Homeowners Shoulder Higher Tax Burden
However, state aid cuts do not explain why homestead property taxes have risen more rapidly than the average for all other types of property. The more rapid rate of growth in homestead property taxes since 2002 is largely attributable to repercussions of the state's 2001 tax act. Specifically:
- Changes in the rate at which various classes of property were assessed contributed to a shift of local taxes on to homesteads. While an initial increase in homestead property taxes in 2002 was prevented through the elimination of the general education property taxes, subsequent shifts in 2003 and 2004 were allowed to occur.
- The new "market value homestead credit" was structured in such a way that the amount of the credit would shrink as the taxable value of homesteads increased. As homestead taxable value increased, the amount of the credit fell and net homestead property taxes grew.

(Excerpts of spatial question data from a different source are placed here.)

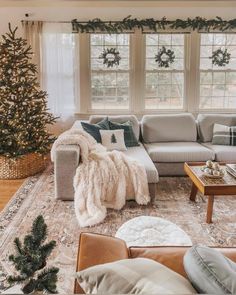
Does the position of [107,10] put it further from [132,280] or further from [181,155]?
[132,280]

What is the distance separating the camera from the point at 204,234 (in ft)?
10.6

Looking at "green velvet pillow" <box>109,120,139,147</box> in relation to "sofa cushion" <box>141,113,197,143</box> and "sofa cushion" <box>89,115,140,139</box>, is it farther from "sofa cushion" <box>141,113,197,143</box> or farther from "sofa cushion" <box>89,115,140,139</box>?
"sofa cushion" <box>141,113,197,143</box>

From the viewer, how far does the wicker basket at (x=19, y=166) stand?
4871 mm

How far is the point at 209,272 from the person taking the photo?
1338 mm

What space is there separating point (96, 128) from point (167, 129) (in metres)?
1.11

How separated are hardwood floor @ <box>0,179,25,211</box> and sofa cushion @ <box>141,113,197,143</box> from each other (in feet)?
6.26

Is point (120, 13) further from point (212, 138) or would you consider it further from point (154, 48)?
point (212, 138)

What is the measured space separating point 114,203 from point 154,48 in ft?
10.2

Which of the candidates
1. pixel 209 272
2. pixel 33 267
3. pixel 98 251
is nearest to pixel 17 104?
pixel 98 251

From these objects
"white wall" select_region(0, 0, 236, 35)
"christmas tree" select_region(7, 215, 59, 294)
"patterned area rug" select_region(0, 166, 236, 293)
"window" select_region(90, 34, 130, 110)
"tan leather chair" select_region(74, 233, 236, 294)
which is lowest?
"patterned area rug" select_region(0, 166, 236, 293)

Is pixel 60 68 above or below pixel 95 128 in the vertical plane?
above

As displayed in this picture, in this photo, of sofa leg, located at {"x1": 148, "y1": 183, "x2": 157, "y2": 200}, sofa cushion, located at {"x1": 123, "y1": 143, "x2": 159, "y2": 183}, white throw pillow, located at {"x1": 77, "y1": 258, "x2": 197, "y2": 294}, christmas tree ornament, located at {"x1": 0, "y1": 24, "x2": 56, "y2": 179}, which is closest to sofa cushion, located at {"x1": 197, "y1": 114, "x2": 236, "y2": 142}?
sofa cushion, located at {"x1": 123, "y1": 143, "x2": 159, "y2": 183}

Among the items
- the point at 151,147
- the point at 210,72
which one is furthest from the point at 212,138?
the point at 210,72

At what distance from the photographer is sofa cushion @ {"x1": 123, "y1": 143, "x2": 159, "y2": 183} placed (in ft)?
12.9
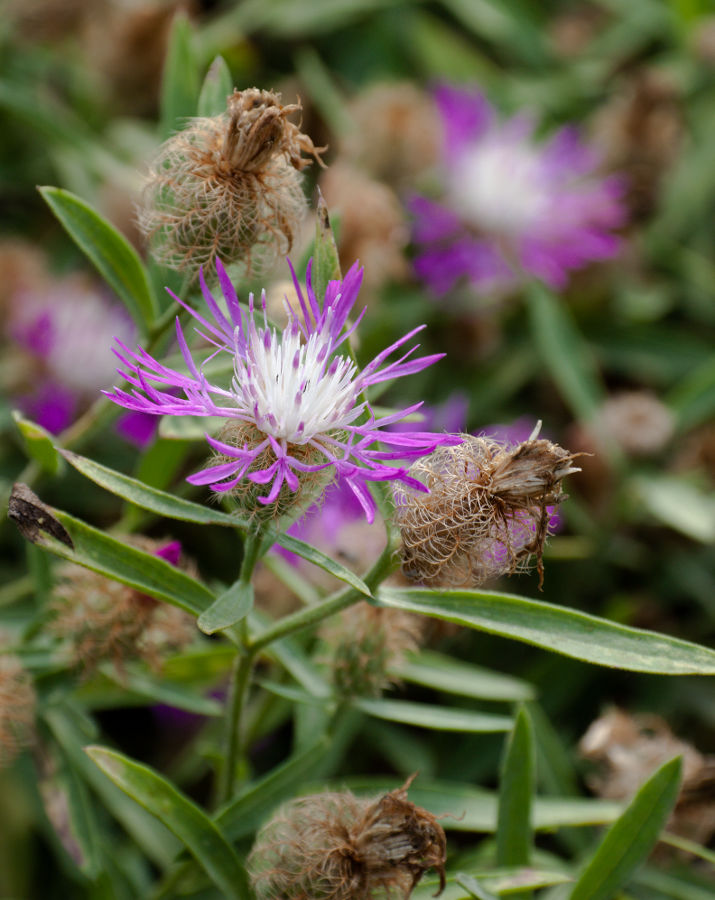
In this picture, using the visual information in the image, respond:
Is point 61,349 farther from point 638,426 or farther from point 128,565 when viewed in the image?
point 638,426

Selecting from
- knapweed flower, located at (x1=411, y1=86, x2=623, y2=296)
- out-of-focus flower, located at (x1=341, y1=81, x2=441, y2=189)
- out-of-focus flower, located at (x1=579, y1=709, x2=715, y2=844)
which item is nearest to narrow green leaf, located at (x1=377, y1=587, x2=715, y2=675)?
out-of-focus flower, located at (x1=579, y1=709, x2=715, y2=844)

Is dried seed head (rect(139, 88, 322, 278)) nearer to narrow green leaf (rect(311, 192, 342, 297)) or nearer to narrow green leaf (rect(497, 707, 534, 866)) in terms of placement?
narrow green leaf (rect(311, 192, 342, 297))

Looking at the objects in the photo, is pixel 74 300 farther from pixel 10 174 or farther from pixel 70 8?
pixel 70 8

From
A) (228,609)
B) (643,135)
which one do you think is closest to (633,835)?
(228,609)

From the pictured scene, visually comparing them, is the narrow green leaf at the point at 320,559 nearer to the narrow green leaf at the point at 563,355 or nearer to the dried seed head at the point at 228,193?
the dried seed head at the point at 228,193

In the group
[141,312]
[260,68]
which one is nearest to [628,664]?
[141,312]

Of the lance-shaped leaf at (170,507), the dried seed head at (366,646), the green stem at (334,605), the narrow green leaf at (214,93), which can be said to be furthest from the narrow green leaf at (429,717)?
the narrow green leaf at (214,93)
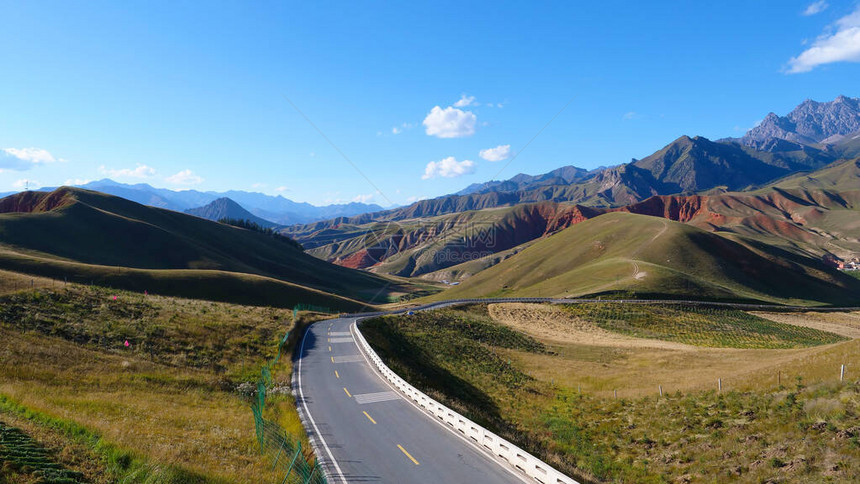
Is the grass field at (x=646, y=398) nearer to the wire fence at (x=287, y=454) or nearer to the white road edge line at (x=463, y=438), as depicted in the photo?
the white road edge line at (x=463, y=438)

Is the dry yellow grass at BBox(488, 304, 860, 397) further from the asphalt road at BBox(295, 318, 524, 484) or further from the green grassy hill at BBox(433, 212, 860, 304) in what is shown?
the green grassy hill at BBox(433, 212, 860, 304)

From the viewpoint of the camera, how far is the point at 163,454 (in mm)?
13094

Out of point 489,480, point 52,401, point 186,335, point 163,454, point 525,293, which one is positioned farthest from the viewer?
point 525,293

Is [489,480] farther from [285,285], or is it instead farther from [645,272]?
[645,272]

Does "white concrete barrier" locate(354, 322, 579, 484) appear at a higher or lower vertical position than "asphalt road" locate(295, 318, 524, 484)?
higher

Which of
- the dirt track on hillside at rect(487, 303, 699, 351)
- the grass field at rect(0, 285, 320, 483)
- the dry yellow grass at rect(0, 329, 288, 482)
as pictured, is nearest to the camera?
the grass field at rect(0, 285, 320, 483)

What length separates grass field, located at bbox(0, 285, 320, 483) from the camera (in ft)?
39.9

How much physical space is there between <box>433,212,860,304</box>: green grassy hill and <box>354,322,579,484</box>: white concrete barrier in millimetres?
71124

- In exchange for a sizeable reduction in local property taxes, the 2001 tax act imposed a new state property tax on businesses (and seasonal recreational properties). This state property tax was insulated from the state aid cuts that were pushing local property taxes upward. The fact that a portion of business property taxes were protected from the impact of state aid cuts is among the reasons that business property taxes have grown less rapidly than homestead property taxes since 2002.
- The phase-out of the limited market value program (i.e., a program that limits the rate of taxable value growth for homesteads and some other classes of property) contributed to homestead property tax increases in 2003 and for at least the next two years.
Further compounding the growth in homestead property taxes are cuts in state funding for education, which have stimulated growth in "referendum market value levies" as school districts seek to replace declining state aid dollars. Referendum market value levies fall more heavily on homestead properties than do ordinary levies, thereby accelerating the rate of growth in homestead property taxes.
Fair, Progressive Tax Policy Needed
State policymakers need to come clean about the true cause of rising property taxes in Minnesota. Since 2002, the rapid growth in property taxes, in general, and homestead property taxes, in particular, is primarily the result of state policies, not local spending decisions. True reform to the property tax and state aid systems will not come about until policymakers acknowledge-or citizens compel them to acknowledge-the real causes of property tax increases.
Minnesota 2020 is calling on state leaders to stop large state aid cuts that result in additional increases to local property taxes and to fix state policies that shift a greater share of property taxes on to homeowners over time.
At the same time, state leaders must ensure that Minnesota's tax system is fair and progressive by ensuring that a disproportionate share of the cost of public services and infrastructure is not borne by families with the least ability to pay. A fair tax system is needed in Minnesota to ensure a balanced budget, healthy communities, and a thriving statewide economy.